A coalition of union and community members joined fast-food and retail workers fighting for $15 and a union in a nationwide day of action to call for livable wages and union rights.
Fast-food workers walked off the job in Madison and Milwaukee, as well as over 300 cities across the country, to call for higher wages and the right to form a union free of intimidation and retaliation. Today’s action was the industry's largest-ever strike, joined by tens of thousands of Americans demanding higher wages, worker dignity, and an economy that works for all of us.
The nationwide day of action culminated in downtown Milwaukee, where union organizer and civil and immigrant rights activist, Dolores Huerta, lead a march of immigrant, faith and labor community members from Milwaukee’s Southside to link up with the Fight for $15 and Black Lives Matter activists to march together and protest the Republican presidential debate.
Huerta, legendary leader of the United Farm Workers, fired up the crowd, reminding the demonstration that all work has dignity.
"Donald Trump is not out in the fields picking fruit and vegetables for dinner tables all across this country. Are those the Latinos he is talking about? He doesn't know what he is talking about. Respect work. Respect hard work. The candidates here tonight are against immigrants, they are against the minimum wage, they are for cutting Medicare. People have the voting power and must use it. Voting power makes sure the haters don't win."
The Republican 2016 debate has been filled with hateful and racist rhetoric as well as bad policy ideas that would harm the middle-class, jobseekers and low-income working families.
Since winning wage increases from Los Angeles to New York, the campaign for $15 and a union has only grown stronger.
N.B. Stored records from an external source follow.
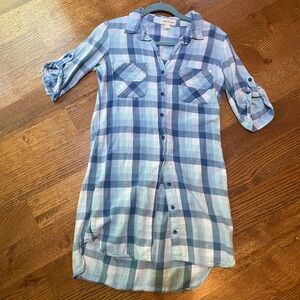 Cloth and Stone flannel shirt dress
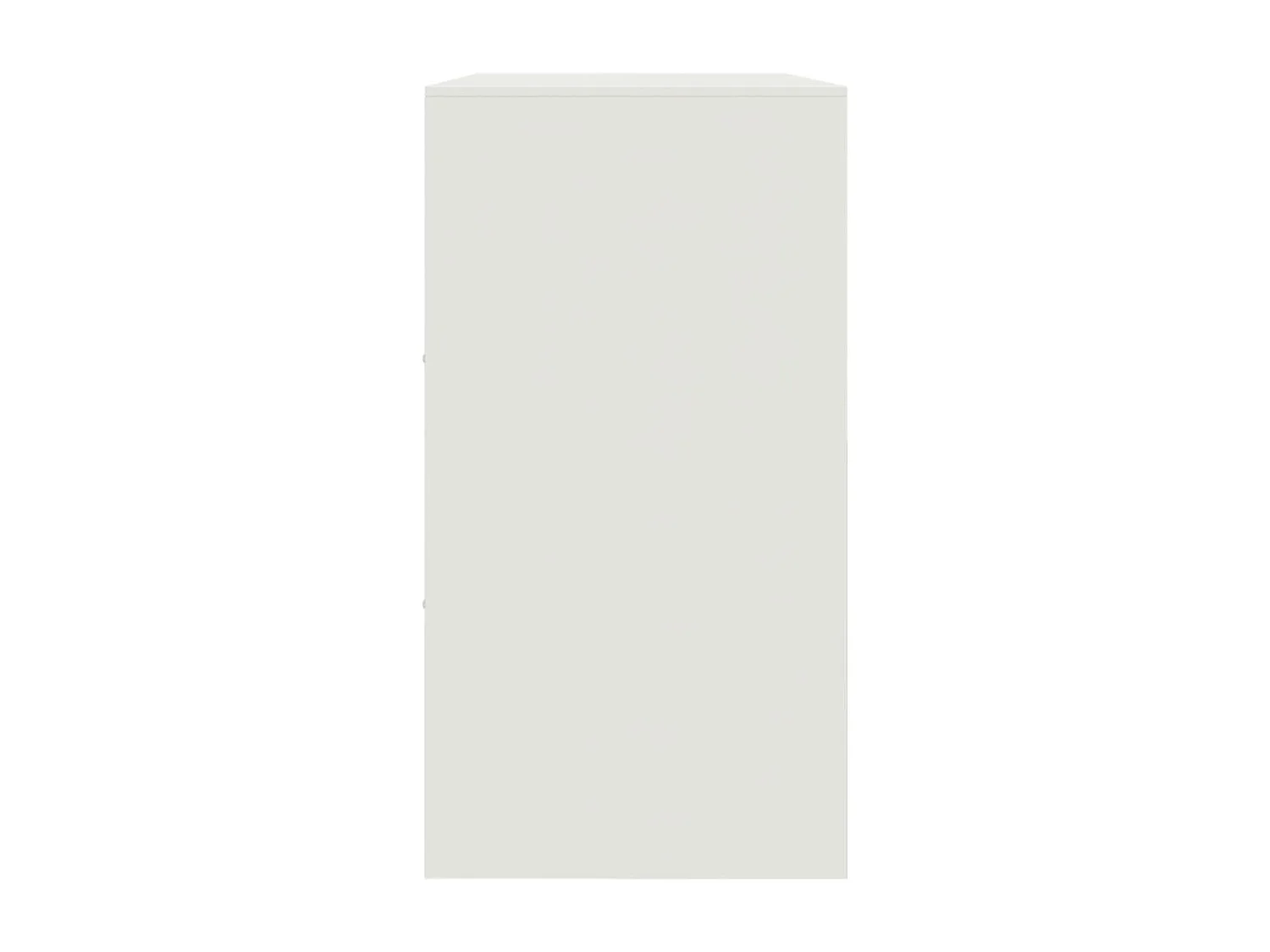 Aparador buffet cómoda armario mueble organizador cocina salón salón 99 x 39 x 73 cm acero blanco 02_0030545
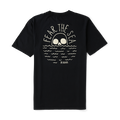 Black active shirt with a bold graphic design on the sleeve, embodying Roark's spirit of adventure and travel.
Our movement is growing – health care providers, adjunct professors, and retail workers are all joining fast food workers on the picket lines because they know a fight for a raise in the minimum wage means a better quality of life for all.
Thousands of people were on the streets of downtown Milwaukee this evening to take a bold stand against corporations that pay poverty wages and the politicians they control. Working people came together to say that all work demands dignity and a livable wage. No one who works full-time should live in poverty. Our economy’s troubles did not just happen, but are a direct result of poor public policy and growing corporate control of politics and our economy.
Standing shoulder to shoulder, working people are coming together to call for raising wages, immigration reform and social and economic justice to all people.